Large US-based companies are the biggest users of MFA, but smaller companies and businessess around the world are beginning to deploy MFA more broadly as the costs and risk of a data breach increase, the report said.

Security Assertion Markup Language

Although the UK is bucking the trend to move away from security questions, the report also showed that the UK is aligned with the rest of businesses worldwide in its increasing preference for text message (SMS) authentication systems.

Use of mobile text-based authentication has grown 8% globally in the past 15 months, while growth in the UK has been around 6%, the report said.

With companies starting to put a premium on security, developers are increasingly creating apps with the highly secure authentication mechanism Security Assertion Markup Language (SAML) baked in from the start.

According to the report, 19% of applications entered in the Okta Application Network today are SAML-enabled, a six-fold increase over the past two years.

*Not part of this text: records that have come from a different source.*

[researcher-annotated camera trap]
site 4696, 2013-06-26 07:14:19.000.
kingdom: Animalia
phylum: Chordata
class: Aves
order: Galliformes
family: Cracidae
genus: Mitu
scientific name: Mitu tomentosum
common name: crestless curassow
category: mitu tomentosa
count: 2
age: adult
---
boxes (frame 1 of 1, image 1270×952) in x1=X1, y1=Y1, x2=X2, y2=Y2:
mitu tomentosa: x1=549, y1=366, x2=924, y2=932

Okta’s data showed a 614% growth in the past two years in enterprise applications built with SAML, which relies on single-use, expiring tokens to exchange authentication and authorisation data between a trusted identity provider and an application, and eliminates the need for people using the service to remember their usernames and passwords.

Businesses are rapidly adopting digital technologies, the report said, not just for their employees, but to provide value to their partners, engage their customers and add revenue streams.

Enterprises and customers are increasingly requesting independent software suppliers to use SAML because it is a far more secure way of authenticating users.

“What’s more, it’s becoming easier because cloud services are leveraging software to automate key exchanges, key management and new libraries that developers can drop into their apps,” the report said.